Наша «мессианская роль», о которой писали Бердяев и Достоевский, расцвела после войны новыми красками. Несколько советских поколений выросло, ощущая себя цивилизаторами, строящими электростанции в Египте и спонсирующими революционеров Латинской Америки. До сих пор без противостояния с Западом нас мучит ощущение бессмысленности, а присоединение территорий важнее прорывов в экономике. Кремль этим пользуется, а европейские интеллектуалы злословят, будто наше сознание мечется по кругу дурных повторений. Возможно, они просто не поняли наше главное развлечение — как скучно сберегать нажитое и как весело с ним расставаться.
Золото нейтралов
Ещё в Первую мировую небольшие европейские страны осознали, что оставаться над схваткой выгодно: Швейцария стала мировым банковским центром, Швеция разбогатела на торговле железом и лесом, Голландия стала ведущим игроком на рынке продовольствия. Также стало ясно, что Германия не может воевать без нейтралов: как только её запирает с моря британский флот, ей требуются страны-посредники, чтобы возить немецкий импорт.
ОДНАКО Гитлер ни с чьим нейтралитетом не считался: в 1940 г. Германия оккупировала Данию, Бельгию, Нидерланды и Люксембург. Та же участь ожидала и Швейцарию. 26 июля 1940 г. немецкий генштаб утвердил план операции «Танненбаум»: силами одного горнострелкового и трёх пехотных корпусов захватить конфедерацию за три дня. Но Швейцария мобилизовала всё мужское население, сформировав10 дивизий, и фрицы задумались: а стоит ли овчинка выделки? Это же не ровная, как блин, Голландия, это Альпы, где заминированы все мосты и тоннели. А швейцарцы, что бы мы ни думали о них сегодня, — воинственный народ, веками поставлявший наёмников для европейских войн. В общем, Гитлер воздержался, а Швейцария так и осталась после войны нейтральной, не войдя в НАТО. А также самой богатой, мирной и счастливой европейской страной, хотя исторически ничто этого не предвещало.

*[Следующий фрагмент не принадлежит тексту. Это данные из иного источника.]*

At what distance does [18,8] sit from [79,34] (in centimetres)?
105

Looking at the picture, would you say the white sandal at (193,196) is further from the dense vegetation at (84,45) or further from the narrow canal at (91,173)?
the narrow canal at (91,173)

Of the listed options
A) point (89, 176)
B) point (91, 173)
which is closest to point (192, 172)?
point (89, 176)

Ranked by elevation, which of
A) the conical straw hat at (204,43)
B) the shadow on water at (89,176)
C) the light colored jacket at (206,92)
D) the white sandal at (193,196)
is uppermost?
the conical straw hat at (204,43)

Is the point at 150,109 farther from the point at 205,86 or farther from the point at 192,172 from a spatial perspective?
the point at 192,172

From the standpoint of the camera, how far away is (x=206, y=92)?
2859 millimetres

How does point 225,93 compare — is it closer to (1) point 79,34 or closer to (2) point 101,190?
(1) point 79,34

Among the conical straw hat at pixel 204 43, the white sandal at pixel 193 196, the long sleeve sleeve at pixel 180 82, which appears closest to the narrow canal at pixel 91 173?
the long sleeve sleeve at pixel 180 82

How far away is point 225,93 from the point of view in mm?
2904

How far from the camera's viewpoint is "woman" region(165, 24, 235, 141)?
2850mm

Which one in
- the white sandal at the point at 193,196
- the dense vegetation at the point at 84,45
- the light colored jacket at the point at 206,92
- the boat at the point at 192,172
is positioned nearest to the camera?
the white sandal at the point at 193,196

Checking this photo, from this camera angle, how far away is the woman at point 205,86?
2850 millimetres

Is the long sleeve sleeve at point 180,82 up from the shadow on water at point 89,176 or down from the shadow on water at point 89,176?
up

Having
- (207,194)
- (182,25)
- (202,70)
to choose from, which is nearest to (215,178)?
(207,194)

Швеция тоже осталась в стороне случайно. Давние торговые связи с Германией стали политическими, когда после Первой мировой в Швеции скрывались знатные немцы, обвинённые в военных преступлениях. Среди них будущий рейхсмаршал Герман Геринг, женившийся на аристократке из рода фон Розен и задружившийся со шведским истеблишментом. Ну как после этого идти на скандинавов в штыки? Тем более Германия кровно нуждалась в железной руде из Кируны на севере Швеции. Вторжение — дело ненадёжное: вдруг шведы упрутся, как финны в Зимнюю войну? Сколько тогда потребуется солдат вермахта, чтобы захватить и контролировать большую лесистую страну?
Умудрилась отсидеться и Испания, хотя Франсиско Франко был такой же диктатор, как Гитлер и Муссолини. Но, видать, у каудильо имелась чуйка: условием вступления в войну на стороне Германии он называл обширную экономическую помощь и французские колонии в Африке. Гитлер махнул рукой, а Испания заработала, предоставляя немцам свои порты, а союзникам — разведданные о них.